Pela primeira vez desde a implantação do antigo regime, ao qual incautos recém-chegados à consciência partidária chamam hoje displicentemente «o fascismo», sem se interrogar sobre o que foi o Fascismo na Itália da primeira metade do século XX ou o Estado Novo em Portugal, para não falar do Nazismo, pela primeira vez em quase cem anos, foi finalmente eleito em Portugal um deputado Liberal. É uma pedrada no charco!
Vale a pena dizer que, no caso de o sistema eleitoral português respeitar a proporcionalidade nacional entre votos e eleitos, a Iniciativa Liberal (IL) teria três deputados e não um só. O mesmo aconteceria com o chamado «Chega» e com outras desproporcionalidades! Basta dizer que nas eleições do mês passado, além de o governo inscrever o número inverosímil de quase 11 milhões de votantes, o PS elegeu um deputado com uma média inferior a 18.000 votos quando a IL precisou de 65.000 para eleger o seu (o mesmo se diga do Chega e do Livre, bem como de outros três partidos sem deputados eleitos)!
Por causa destas e de outras «chapeladas» aparentemente legais mas cada vez mais evidentes, que só beneficiam o PS e o PSD (todos os outros partidos perdem para eles), é que a Monarquia caiu e depois dela a República. Sem pretender reconstituir em poucas palavras uma história longa e acidentada, a verdade é que a descoberta do caminho para a Liberdade em 1820 foi imediatamente sucedida por uma série mais ou menos ininterrupta de golpes e contra-golpes, incluindo várias guerras civis.
O golpe republicano de 1910 não fez mais do que relançar a série de conflitos abertos, incluindo a ditadura precursora de Sidónio Pais (1917-1918), até ao golpe definitivo do 28 de Maio. A ditadura só acabou quase 50 anos depois com novo golpe militar provocado pela pressão interna e externa sobre as Forças Armadas no sentido de porem termo à guerra colonial… Desde então, a actual democracia – que nunca submeteu a referendo qualquer das suas regras constitucionais nacionais e europeias – não fez mais do que transformar-se num ritual eleitoral onde um dos dois possíveis vencedores ficou decidido por leis nunca revistas depois de a fracção civilista do exército derrotar o golpe de 25 de Novembro de 1975 e assim pôr termo ao PREC!

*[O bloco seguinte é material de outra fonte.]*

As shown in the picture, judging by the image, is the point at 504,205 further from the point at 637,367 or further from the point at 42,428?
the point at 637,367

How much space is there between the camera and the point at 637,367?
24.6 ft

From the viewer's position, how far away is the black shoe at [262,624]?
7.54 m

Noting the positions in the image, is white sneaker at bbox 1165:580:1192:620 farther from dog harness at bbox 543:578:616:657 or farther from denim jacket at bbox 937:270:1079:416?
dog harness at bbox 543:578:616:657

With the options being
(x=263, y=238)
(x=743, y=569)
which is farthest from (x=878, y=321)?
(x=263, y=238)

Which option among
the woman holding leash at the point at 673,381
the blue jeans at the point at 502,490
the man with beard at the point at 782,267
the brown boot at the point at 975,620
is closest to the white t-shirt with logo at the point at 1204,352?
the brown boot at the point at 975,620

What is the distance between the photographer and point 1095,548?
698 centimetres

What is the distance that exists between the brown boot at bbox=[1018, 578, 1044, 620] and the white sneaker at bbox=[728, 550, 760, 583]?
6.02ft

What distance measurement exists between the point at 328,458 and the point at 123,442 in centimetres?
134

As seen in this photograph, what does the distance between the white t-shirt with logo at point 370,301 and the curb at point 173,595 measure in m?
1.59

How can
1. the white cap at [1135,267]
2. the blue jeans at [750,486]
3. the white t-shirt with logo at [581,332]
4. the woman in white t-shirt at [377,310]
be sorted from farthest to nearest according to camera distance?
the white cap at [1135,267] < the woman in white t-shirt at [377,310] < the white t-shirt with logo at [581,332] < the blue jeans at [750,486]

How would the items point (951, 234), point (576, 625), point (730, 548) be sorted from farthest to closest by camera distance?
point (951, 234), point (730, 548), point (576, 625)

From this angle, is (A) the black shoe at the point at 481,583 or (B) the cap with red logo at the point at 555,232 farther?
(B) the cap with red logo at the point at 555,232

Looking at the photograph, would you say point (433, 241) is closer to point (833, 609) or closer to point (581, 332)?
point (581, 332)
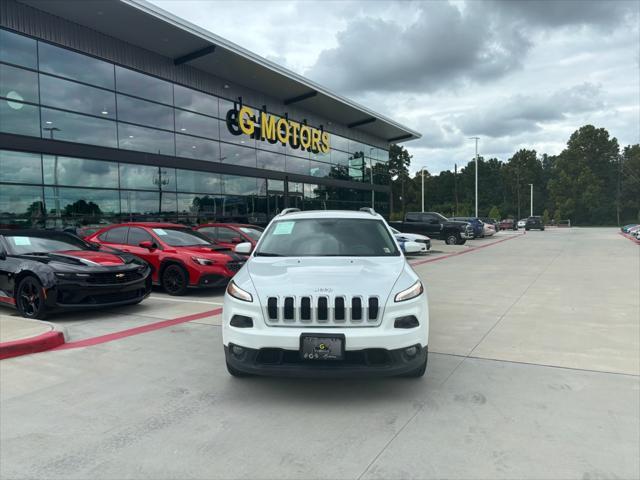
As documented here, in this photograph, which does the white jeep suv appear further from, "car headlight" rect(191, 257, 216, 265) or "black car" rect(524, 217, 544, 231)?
"black car" rect(524, 217, 544, 231)

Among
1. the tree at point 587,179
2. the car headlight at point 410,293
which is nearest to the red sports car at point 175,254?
the car headlight at point 410,293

Com efeito, como sucedeu em todos os países europeus católicos no século XIX, talvez por causa do terror inspirado às elites tradicionais pela Revolução Francesa, o termo liberalismo e as ideias políticas e sociais a ele associadas ficaram reduzidos no Sul da Europa ao liberalismo económico. Por seu turno, a Grã-Bretanha tomou literalmente conta do caso português perante a expansão napoleónica, como demonstra a fuga da família real e do grosso do aparelho de Estado para o Brasil, bem como a abertura do portos e a independência deste último.
Apesar das aparências, o longo século que vai de 1820 a 1926 pouco ou nada tem de liberal no sentido forte do termo, não só no da participação cívica e da tolerância cultural, como no da representação política restringida às elites e manipulada nas urnas, para não falar do atraso deliberado da instrução pública por parte dos governos, bem como do carácter conservador da maioria das revoltas populares contra a ordem social, o fisco e a alta dos preços.

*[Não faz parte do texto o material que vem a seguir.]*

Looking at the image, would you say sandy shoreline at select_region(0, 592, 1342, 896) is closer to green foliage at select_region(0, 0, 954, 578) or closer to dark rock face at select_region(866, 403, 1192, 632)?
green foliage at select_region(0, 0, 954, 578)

Tal como mostrou o historiador Raffaele Romanelli em «L’Italia liberale, 1861-1900», a ideologia liberal foi na realidade imposta de cima para baixo por uma escassa elite burguesa ao conjunto das populações e às classes sociais mais reaccionárias, como é conhecido dos leitores do «Gattopardo» de Lampedusa: «É preciso que algo mude para que tudo fique na mesma»! Portugal não era melhor. Antes pelo contrário. Sem tradição urbana robusta e com um império colonial para gerir sem recursos suficientes, o que não faltava eram pulsões críticas de autoritarismo mais ou menos encoberto, tanto entre republicanos como monárquicos. Com a emigração como válvula de segurança recorrente, com o seu máximo em 1913, o chamado «familismo amoral» resistiu a qualquer liberalização efectiva, alimentando o clientelismo e a corrupção das elites.

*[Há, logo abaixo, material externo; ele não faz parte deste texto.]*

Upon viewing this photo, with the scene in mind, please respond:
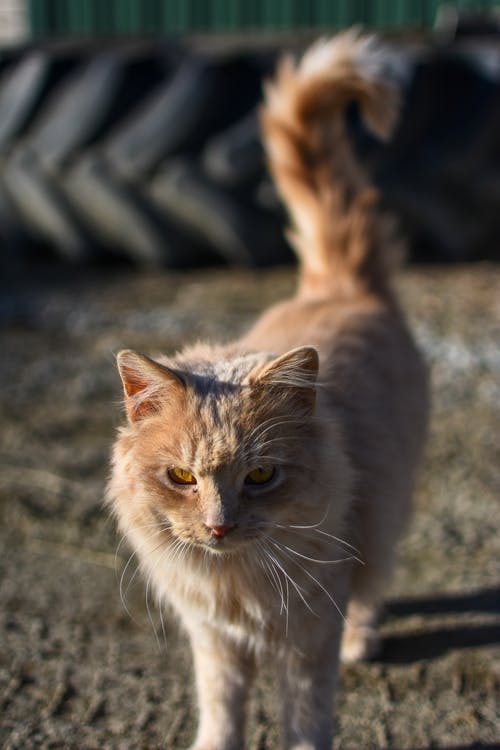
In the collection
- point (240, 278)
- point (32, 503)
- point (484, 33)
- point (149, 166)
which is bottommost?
point (240, 278)

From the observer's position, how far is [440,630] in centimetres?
273

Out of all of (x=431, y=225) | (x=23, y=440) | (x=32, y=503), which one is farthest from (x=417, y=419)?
(x=431, y=225)

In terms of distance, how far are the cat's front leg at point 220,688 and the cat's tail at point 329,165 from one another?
1323 mm

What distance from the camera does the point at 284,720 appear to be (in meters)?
2.18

De tal modo que a implantação do regime democrático em 1976 não fez qualquer referência ao século histórico do liberalismo nem qualquer partido evocou tal noção. Só em 1984 um pequeno número de antigos «esquerdistas» vacinados pelo PREC ousou apresentar-se como «Clube da Esquerda Liberal», o qual veio a dissolver-se perante a entrada na CEE e os dez anos de governo Cavaco Silva, mas ainda se prolongou na revista «Risco» até 1987. Foi durante o lançamento dessa revista que uma troca de ideias com Mário Soares, então presidente da República, confirmou quanto era ignorada, se não desprezada, uma genuína dimensão liberal nesta democracia estática e estatista. É pois de saudar, finalmente, a presença de uma Iniciativa Liberal no parlamento português!